The all Balanchine program opened with Concerto Barocco. This work was originally created on students at the School of American Ballet in 1941. Fittingly, New York City Ballet premiered it at City Center years later, in 1948. To me, this ballet is a study in technique, musicality and pared down elegance. Additionally, it is an endurance marathon; especially for the corps, as they never leave the stage once during the ballet. Needless to say it is best to make sure your ribbons are well secured and your bun is pinned tightly before curtain goes up! PNB’s young corps was precise and musical—they all seemed to feed off the energy that is created when dancing such a special ballet. The two female leads were both premieres. Soloists Laura Gilbreath and Lindsi Dec performed the First and Second violins, respectively. These two beauties both have legs that go on for days. I have never seen such tall woman perform these difficult roles and I had imagined that the fast footwork and quick jumps might be a challenge for their long frames. However, they both had complete control over their bodies and the choreography. Laura’s exquisite line lended itself especially well in the slow adagio of the second movement, while Lindsi managed her own quick jumping sections brilliantly. Bravo to the entire cast!

Second on the program was Balanchine’s iconic Apollo. (Disclaimer; my husband was dancing the title role.) Choreographed on dancers of the Ballets Russes and premiering in 1928, this ballet is in my opinion, one of Balanchine’s finest. Balanchine was noted for saying “Ballet is woman”, so the fact that this ballet is ultimately a gift to the male dancer at its core, is a reflection of the honor it is to dance the role. I know that Seth felt a lot of pressure about debuting the role in New York—the New York City audience knows its stuff and has seen and revered several great Apollos over the years, including PNB’s Artistic Director, Peter Boal. As a dancer, a big challenge when dancing a role is to find a way to make it your own, though you often feel pressure to “fill the shoes” so to speak, of those who have gone before you. Seth felt that his recent debut in Jean-Christophe Maillot’s Roméo et Juliette, and the work he had to do to delve into Romeo’s boyish nature, lended itself well to his Apollo.  Apollo’s three muses, Calliope, Polyhymnia, and Terpsichore where danced by Maria Chapman, Lesley Rausch, and Carla Körbes. Carla has been dancing Terpsichore since she was 14. I know that this particular show meant a lot to her, as her entire family was in the audience, all the way from Brazil. Apollo was well received by the audience last night, and the entire cast should be very proud of their work, and the quiet, effortless beauty they all brought to the stage.

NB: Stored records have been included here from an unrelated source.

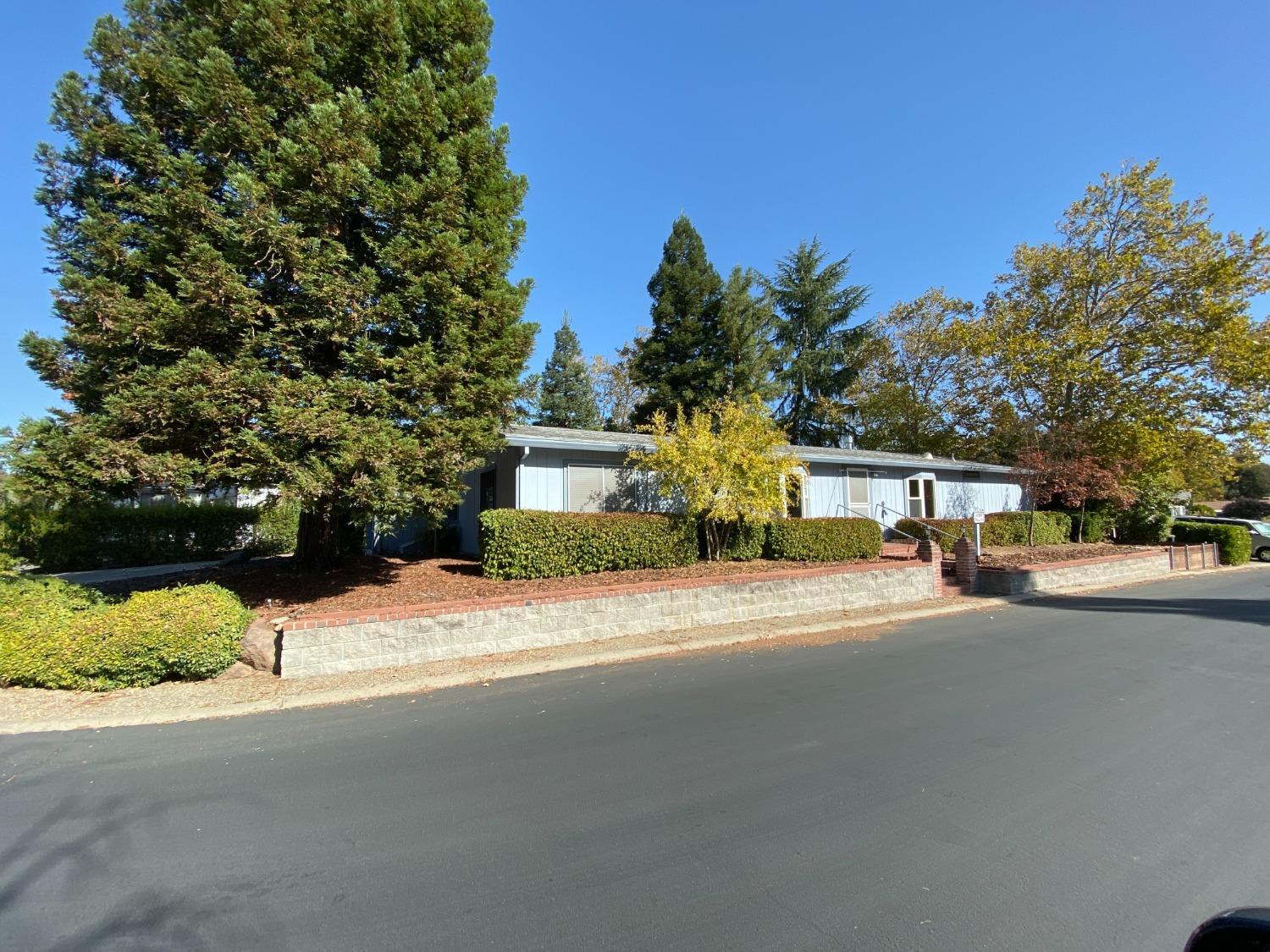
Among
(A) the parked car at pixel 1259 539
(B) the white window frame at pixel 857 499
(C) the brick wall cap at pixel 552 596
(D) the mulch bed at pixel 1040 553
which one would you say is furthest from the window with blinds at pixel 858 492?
(A) the parked car at pixel 1259 539

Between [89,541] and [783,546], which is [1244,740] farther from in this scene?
[89,541]

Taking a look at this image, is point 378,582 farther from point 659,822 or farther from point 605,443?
point 659,822

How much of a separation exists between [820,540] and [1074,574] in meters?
7.72

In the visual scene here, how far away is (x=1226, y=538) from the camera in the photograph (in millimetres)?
22406

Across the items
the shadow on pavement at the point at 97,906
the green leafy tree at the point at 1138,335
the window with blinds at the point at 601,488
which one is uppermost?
the green leafy tree at the point at 1138,335

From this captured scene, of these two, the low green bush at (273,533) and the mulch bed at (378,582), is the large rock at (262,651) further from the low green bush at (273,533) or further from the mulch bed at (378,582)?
the low green bush at (273,533)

Seth Orza, Calra Körbes, Lesley Rausch, Maria Chapman in Balanchine’s Apollo. Photo © Lindsay Thomas.

Closing the program was Balanchine’s ultimate neo-classical masterpiece, Agon. Another work that showcases the male dancer as well as the female, Agon highlighted some of the wonderful talent currently on PNB’s male roster. Jonathan Porretta has a great mastery of the Balanchine style—his precision and lightning fast movement always surprises and delights me. Andrew Bartee, a young corp member demonstrated considerable skill as well, he seems so well suited for the neo-classical style required for this work. Kylee Kitchens always looks so at home performing Balanchine—I couldn’t take my eyes off her whenever she was onstage.

Elizabeth Murphy and Kylee Kitchens in Agon. Photo © Lindsay Thomas.

The ballet culminates with a sensuous pas de deux, which was danced by Lesley Rausch and Batkurhel Bold. Lesley excels in roles such as this. Her facility and demeanor suit the simultaneously angular and lush movement required to execute the choreography well. I thought the pas was absolutely stunning. As company members took their final bows for Agon, my seatmate, an old friend from NYCB, noted that the corp was taking a bow. At City Ballet they do not.  I’m so glad my PNB friends could take their well-deserved bow, because from corp member, to soloist to principal dancer, each and every artist on that City Center stage danced from the heart and shared a bit of their soul with us.  And this audience member greatly admires, respects, and thanks them for it!